Document images with source code:
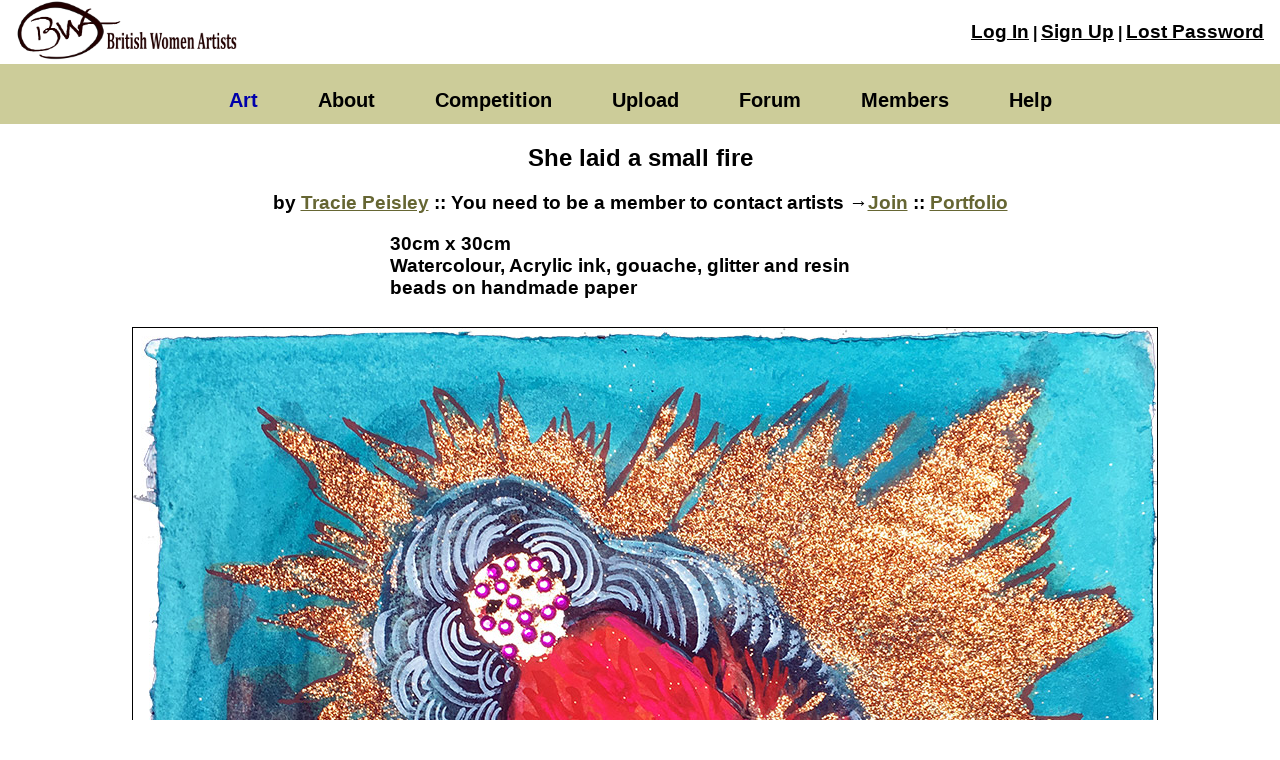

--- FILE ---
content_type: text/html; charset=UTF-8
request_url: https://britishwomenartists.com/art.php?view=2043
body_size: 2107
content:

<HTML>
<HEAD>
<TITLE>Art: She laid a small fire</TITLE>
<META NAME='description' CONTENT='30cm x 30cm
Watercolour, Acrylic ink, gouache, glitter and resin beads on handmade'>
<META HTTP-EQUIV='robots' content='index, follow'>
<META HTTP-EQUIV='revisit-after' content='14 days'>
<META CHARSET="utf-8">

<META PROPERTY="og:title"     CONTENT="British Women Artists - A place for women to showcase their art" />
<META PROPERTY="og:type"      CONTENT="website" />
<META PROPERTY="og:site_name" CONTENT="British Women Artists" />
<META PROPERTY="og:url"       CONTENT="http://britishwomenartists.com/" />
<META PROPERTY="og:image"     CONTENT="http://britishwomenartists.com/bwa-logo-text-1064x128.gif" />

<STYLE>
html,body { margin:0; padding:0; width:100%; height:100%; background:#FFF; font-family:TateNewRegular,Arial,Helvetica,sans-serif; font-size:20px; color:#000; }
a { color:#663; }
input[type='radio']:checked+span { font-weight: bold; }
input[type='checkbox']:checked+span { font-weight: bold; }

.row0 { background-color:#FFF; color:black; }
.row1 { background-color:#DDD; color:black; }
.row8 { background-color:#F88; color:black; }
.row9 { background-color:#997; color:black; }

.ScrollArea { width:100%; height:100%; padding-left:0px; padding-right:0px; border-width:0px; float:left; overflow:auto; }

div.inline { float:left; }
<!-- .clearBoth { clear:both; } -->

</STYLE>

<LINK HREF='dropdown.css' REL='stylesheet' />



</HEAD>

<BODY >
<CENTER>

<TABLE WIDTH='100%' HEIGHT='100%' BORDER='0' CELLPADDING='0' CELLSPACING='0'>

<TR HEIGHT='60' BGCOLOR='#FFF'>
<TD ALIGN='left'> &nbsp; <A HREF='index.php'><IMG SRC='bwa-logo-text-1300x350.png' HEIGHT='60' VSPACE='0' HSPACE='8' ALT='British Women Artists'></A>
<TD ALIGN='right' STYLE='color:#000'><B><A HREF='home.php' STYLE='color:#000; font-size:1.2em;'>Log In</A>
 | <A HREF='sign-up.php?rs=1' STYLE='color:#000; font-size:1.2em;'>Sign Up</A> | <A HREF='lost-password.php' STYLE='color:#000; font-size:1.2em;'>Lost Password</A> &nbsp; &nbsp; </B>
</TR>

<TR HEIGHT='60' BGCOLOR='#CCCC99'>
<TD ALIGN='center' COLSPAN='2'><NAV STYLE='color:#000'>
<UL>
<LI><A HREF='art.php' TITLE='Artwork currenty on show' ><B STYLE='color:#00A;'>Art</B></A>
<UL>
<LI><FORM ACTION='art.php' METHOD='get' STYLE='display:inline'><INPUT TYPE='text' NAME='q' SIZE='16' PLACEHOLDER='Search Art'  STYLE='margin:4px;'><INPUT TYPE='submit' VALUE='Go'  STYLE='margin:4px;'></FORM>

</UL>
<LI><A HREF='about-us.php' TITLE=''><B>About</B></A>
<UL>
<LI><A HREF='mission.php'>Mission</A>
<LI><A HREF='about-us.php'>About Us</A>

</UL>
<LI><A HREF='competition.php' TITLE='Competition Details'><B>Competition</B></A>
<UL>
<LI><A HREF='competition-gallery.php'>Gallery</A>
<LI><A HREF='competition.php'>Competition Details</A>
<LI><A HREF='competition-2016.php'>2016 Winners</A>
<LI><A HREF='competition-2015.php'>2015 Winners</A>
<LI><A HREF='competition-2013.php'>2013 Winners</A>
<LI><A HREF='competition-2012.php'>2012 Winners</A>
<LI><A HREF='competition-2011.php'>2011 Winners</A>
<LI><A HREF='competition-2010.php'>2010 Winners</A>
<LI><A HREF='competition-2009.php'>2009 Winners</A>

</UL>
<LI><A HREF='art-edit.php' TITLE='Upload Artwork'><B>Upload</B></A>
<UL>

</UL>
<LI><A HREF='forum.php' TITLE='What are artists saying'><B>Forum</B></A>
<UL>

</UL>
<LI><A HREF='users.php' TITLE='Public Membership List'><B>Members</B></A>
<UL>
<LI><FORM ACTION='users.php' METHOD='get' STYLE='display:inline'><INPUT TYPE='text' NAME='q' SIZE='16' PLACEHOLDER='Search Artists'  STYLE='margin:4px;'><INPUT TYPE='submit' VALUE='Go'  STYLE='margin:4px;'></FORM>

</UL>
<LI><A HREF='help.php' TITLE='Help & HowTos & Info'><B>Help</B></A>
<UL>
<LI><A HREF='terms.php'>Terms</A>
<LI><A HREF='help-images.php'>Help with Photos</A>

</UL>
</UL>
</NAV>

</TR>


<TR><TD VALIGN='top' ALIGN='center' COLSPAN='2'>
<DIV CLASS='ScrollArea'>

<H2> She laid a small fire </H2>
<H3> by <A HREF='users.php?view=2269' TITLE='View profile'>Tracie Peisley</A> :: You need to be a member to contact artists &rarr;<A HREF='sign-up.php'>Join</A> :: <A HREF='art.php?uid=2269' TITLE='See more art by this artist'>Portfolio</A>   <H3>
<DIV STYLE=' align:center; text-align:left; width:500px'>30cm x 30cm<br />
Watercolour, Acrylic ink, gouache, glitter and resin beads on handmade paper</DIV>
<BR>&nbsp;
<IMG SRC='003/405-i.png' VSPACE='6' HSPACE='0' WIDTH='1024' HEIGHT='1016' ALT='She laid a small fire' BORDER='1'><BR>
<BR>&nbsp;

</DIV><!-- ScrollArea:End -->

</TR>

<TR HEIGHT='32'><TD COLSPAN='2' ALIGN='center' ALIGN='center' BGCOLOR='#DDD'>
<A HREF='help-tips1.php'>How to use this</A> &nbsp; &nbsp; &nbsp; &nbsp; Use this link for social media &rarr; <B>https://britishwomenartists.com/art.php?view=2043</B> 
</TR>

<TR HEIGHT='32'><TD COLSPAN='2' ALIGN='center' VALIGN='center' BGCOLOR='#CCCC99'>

● WHAT YOU HAVE TO DO: Return, from the data, each line that has the word "float" in it.

● EXPECTED ANSWER:
.ScrollArea { width:100%; height:100%; padding-left:0px; padding-right:0px; border-width:0px; float:left; overflow:auto; }
div.inline { float:left; }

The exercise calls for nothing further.